Short problem 1:
Reproduce word for word the passage of the tmpfs discussion that starts with "I mostly agree." and ends with "to the file).".

Source extract:
I mostly agree. The big difference is that tmpfs is only available when
mounted.

And tmpfs can be restricted in size per mount point as well as per user
quotas IIRC. Looking at my desktop system those restrictions are
actually exactly what I see there.

But memfd_create() is just free for all, you don't have any size limit
nor access restriction as far as I can see.

>> The only existing protection right now is to use memoery cgroup
>> controller because the tmpfs memory is accounted to the process which
>> faults the memory in (or write to the file).

Agreed, but having to rely on cgroup is not really satisfying when you
have to maintain a hardened server.

>> I am not sure there is a good way to handle this in general
>> unfortunatelly. Shmem is is just tricky (e.g. how to you deal with left
>> overs after the fd is closed?). Maybe memfd_create can be more clever
>> and account memory to all owners of the fd but even that sounds far from
>> trivial from the accounting POV. It is true that tmpfs can at least
>> control who can write to it which is not the case for memfd but then we
>> hit the backward compatibility wall.

[Collected data]
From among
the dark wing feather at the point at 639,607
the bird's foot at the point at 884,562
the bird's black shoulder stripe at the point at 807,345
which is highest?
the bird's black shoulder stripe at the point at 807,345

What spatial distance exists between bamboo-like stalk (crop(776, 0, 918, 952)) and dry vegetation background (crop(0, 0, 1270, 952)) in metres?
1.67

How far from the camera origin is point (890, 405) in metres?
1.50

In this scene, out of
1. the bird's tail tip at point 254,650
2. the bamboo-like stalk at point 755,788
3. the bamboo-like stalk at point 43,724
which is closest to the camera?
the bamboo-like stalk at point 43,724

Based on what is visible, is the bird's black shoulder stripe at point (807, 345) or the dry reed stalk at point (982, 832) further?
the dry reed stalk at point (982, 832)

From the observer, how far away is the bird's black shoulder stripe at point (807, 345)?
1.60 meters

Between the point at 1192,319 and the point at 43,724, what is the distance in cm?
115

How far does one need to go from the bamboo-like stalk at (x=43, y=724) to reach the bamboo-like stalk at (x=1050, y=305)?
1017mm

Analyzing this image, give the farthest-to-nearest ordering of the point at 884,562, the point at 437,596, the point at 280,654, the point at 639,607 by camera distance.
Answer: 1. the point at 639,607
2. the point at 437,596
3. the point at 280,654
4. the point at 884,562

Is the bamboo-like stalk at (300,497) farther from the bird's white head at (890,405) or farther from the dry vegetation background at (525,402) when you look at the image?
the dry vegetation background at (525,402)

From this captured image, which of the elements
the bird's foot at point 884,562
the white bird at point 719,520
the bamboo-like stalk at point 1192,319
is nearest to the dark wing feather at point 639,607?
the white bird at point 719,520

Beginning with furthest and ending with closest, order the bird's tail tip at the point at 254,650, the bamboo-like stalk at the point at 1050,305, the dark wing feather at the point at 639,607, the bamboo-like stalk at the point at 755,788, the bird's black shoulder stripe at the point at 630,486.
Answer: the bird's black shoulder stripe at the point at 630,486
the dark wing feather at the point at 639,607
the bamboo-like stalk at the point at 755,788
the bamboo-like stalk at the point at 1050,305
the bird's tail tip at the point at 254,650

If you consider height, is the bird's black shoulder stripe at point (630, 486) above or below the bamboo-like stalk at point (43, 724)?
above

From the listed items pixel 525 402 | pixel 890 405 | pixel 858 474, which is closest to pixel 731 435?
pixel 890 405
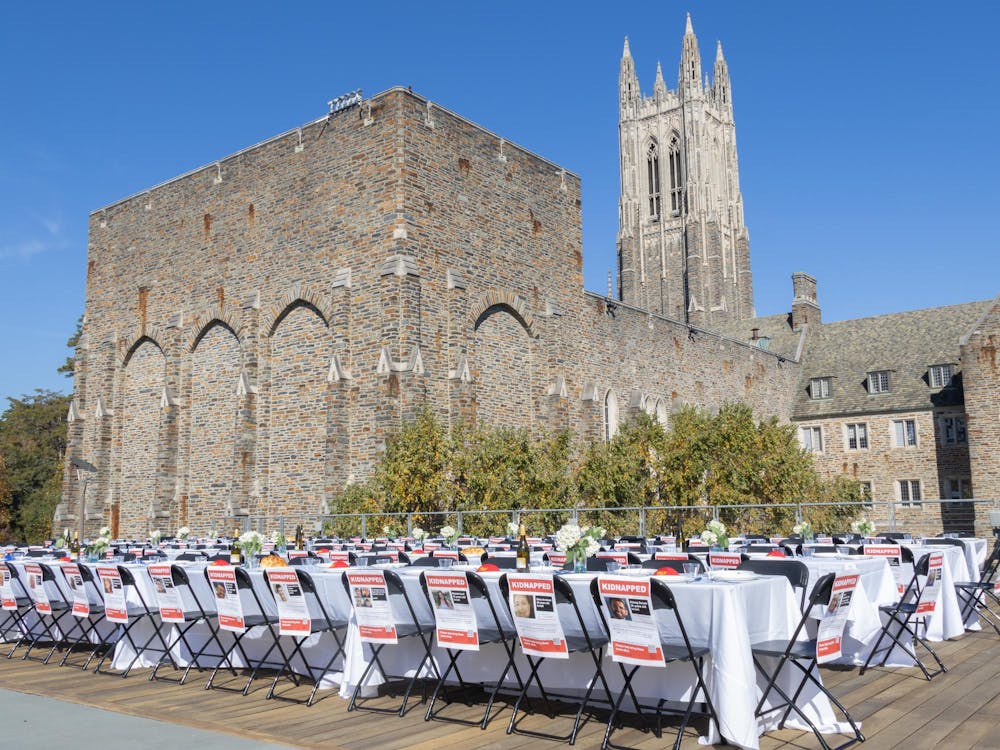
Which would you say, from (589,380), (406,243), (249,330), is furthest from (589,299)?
(249,330)

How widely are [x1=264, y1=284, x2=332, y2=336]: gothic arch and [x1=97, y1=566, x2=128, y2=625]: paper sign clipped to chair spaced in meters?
15.6

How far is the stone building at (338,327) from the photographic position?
23.0m

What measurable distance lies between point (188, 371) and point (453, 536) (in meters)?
16.7

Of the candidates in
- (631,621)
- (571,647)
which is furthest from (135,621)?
(631,621)

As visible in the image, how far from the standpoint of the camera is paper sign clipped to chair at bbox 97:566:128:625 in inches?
334

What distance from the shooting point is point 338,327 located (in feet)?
76.5

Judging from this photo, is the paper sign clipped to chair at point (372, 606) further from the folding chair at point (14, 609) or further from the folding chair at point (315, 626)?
the folding chair at point (14, 609)

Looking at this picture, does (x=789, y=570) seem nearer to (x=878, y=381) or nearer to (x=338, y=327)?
(x=338, y=327)

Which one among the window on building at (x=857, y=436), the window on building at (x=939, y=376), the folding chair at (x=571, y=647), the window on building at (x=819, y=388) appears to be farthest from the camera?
the window on building at (x=819, y=388)

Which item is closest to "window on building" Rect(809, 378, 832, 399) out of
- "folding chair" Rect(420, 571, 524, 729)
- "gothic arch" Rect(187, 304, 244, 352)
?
"gothic arch" Rect(187, 304, 244, 352)

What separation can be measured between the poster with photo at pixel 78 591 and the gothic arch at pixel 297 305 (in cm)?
1520

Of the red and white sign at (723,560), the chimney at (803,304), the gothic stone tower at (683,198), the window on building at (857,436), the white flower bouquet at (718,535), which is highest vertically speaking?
the gothic stone tower at (683,198)

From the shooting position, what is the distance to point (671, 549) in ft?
39.6

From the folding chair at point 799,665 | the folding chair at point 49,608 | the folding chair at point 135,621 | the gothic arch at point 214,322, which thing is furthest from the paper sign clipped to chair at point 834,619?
the gothic arch at point 214,322
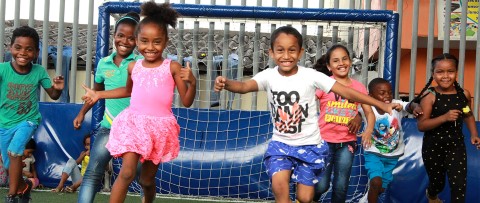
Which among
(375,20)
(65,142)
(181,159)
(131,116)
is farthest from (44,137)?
(131,116)

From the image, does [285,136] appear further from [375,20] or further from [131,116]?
[375,20]

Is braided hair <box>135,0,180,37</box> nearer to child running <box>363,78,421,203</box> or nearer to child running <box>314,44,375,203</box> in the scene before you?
child running <box>314,44,375,203</box>

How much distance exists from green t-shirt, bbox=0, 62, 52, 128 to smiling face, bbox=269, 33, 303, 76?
223 cm

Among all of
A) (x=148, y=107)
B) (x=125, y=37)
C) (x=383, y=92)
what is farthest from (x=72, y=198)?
(x=148, y=107)

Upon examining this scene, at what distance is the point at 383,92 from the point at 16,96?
3.31 m

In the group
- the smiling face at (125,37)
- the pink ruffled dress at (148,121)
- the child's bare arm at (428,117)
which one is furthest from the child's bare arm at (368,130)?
the smiling face at (125,37)

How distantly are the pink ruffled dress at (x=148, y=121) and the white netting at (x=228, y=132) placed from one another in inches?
138

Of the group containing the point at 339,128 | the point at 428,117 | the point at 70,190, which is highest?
the point at 428,117

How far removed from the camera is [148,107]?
5.91 m

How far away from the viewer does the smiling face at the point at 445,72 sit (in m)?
7.65

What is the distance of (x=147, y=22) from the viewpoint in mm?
6074

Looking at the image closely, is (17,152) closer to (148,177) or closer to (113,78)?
(113,78)

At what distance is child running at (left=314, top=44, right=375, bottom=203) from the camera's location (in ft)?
23.9

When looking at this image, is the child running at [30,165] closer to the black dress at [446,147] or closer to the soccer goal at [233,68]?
the soccer goal at [233,68]
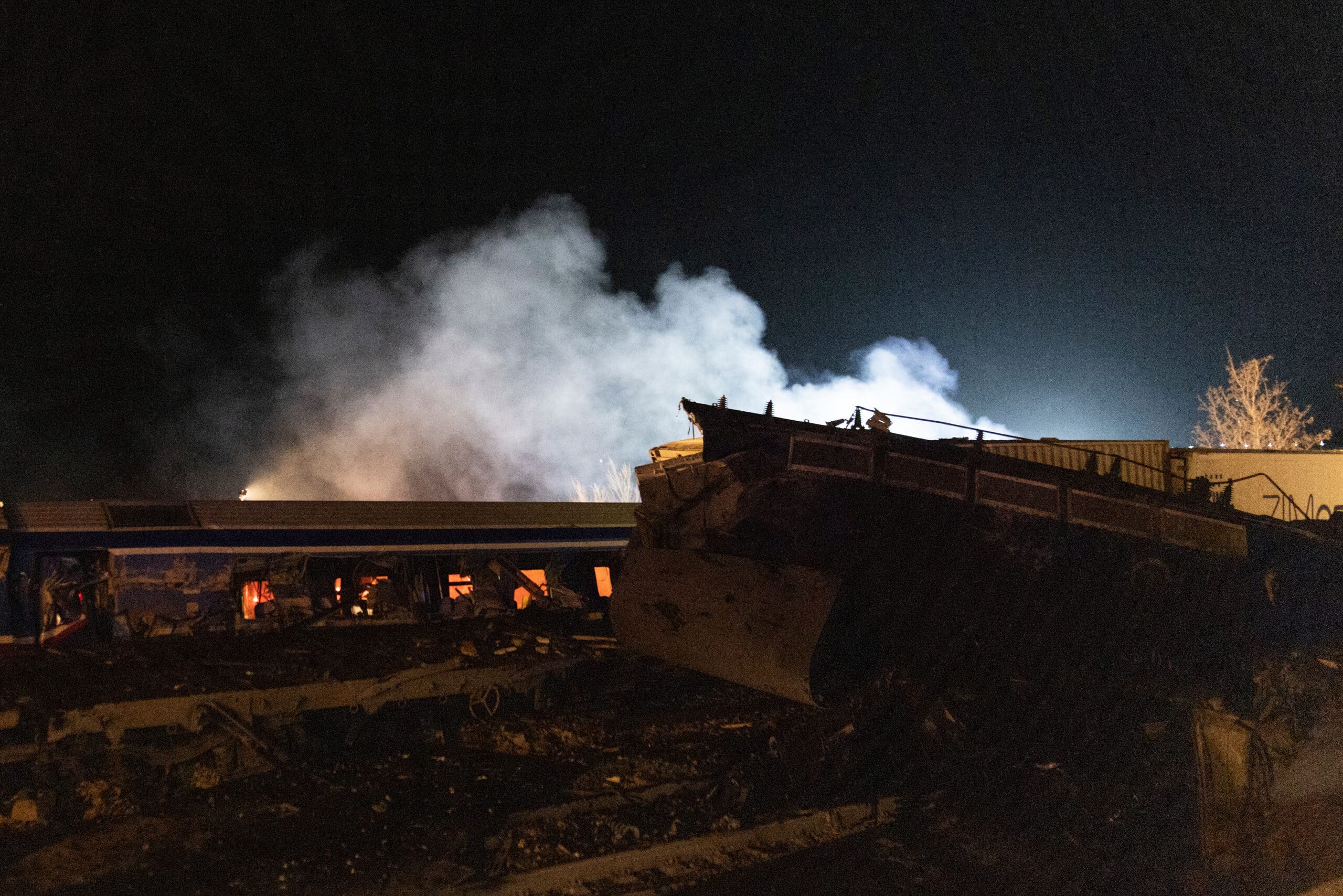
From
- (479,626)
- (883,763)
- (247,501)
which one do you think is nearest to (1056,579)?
(883,763)

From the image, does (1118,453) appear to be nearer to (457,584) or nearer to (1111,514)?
(1111,514)

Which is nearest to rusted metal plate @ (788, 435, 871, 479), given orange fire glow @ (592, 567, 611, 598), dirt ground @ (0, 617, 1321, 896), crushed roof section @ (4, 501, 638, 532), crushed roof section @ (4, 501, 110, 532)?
dirt ground @ (0, 617, 1321, 896)

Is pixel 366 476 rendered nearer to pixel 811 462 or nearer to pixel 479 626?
pixel 479 626

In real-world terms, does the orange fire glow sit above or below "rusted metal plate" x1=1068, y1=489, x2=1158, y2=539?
below

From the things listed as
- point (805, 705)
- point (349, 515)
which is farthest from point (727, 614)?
point (349, 515)

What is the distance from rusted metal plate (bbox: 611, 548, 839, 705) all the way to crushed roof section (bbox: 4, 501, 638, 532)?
8062 millimetres

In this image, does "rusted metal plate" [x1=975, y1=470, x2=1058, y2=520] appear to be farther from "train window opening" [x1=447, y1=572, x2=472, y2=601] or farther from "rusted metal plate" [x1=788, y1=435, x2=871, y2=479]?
"train window opening" [x1=447, y1=572, x2=472, y2=601]

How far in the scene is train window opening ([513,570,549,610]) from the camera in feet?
48.6

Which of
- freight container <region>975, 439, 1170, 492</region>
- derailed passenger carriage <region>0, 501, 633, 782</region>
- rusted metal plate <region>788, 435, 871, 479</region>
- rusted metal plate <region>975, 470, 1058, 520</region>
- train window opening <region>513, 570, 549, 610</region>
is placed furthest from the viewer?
freight container <region>975, 439, 1170, 492</region>

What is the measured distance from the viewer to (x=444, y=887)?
5551 mm

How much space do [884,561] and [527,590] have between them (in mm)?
8322

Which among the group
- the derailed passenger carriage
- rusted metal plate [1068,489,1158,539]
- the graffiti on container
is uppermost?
the graffiti on container

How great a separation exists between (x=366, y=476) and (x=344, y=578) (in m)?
25.0

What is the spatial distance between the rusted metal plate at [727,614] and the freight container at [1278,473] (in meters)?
14.4
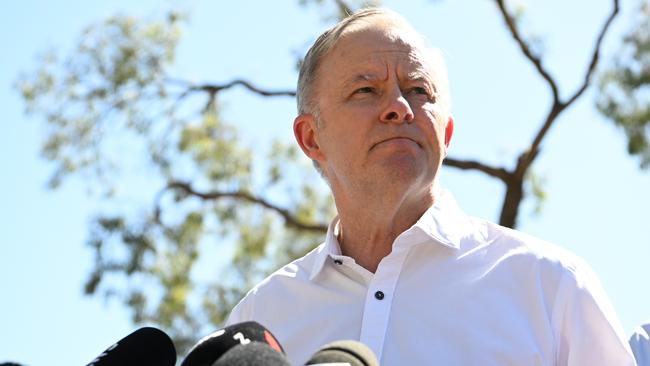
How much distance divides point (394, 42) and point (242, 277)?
1348 cm

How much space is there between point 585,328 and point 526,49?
11455 millimetres

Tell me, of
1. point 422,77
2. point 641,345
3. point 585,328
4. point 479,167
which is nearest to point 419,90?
point 422,77

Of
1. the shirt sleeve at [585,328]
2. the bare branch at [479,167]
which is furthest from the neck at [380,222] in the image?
the bare branch at [479,167]

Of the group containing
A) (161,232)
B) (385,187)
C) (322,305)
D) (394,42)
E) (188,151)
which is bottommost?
(161,232)

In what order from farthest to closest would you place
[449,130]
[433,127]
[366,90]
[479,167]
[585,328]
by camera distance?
[479,167] → [449,130] → [366,90] → [433,127] → [585,328]

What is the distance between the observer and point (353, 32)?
153 inches

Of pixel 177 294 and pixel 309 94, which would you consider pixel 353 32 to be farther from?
pixel 177 294

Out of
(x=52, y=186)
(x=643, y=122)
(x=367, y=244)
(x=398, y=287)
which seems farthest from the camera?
(x=52, y=186)

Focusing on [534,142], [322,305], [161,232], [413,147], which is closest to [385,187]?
[413,147]

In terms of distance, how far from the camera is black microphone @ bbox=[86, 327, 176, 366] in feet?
7.03

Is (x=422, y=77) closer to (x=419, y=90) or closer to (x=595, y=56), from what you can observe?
(x=419, y=90)

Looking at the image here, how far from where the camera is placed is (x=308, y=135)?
13.5ft

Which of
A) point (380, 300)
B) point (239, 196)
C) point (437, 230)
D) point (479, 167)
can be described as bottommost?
point (239, 196)

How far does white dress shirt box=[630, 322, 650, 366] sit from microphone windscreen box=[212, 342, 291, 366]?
2.49 m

Short problem 2:
Find every line in the entries that contains the string "reed" and copy each one out. Matching is case-sensitive.

Complete response 1:
I mostly agree. The big difference is that tmpfs is only available when
mounted.

And tmpfs can be restricted in size per mount point as well as per user
quotas IIRC. Looking at my desktop system those restrictions are
actually exactly what I see there.

But memfd_create() is just free for all, you don't have any size limit
nor access restriction as far as I can see.

>> The only existing protection right now is to use memoery cgroup
>> controller because the tmpfs memory is accounted to the process which
>> faults the memory in (or write to the file).

Complete response 2:
Based on what is visible, is the bird's black shoulder stripe at point (807, 345) or the dry reed stalk at point (982, 832) further?
the dry reed stalk at point (982, 832)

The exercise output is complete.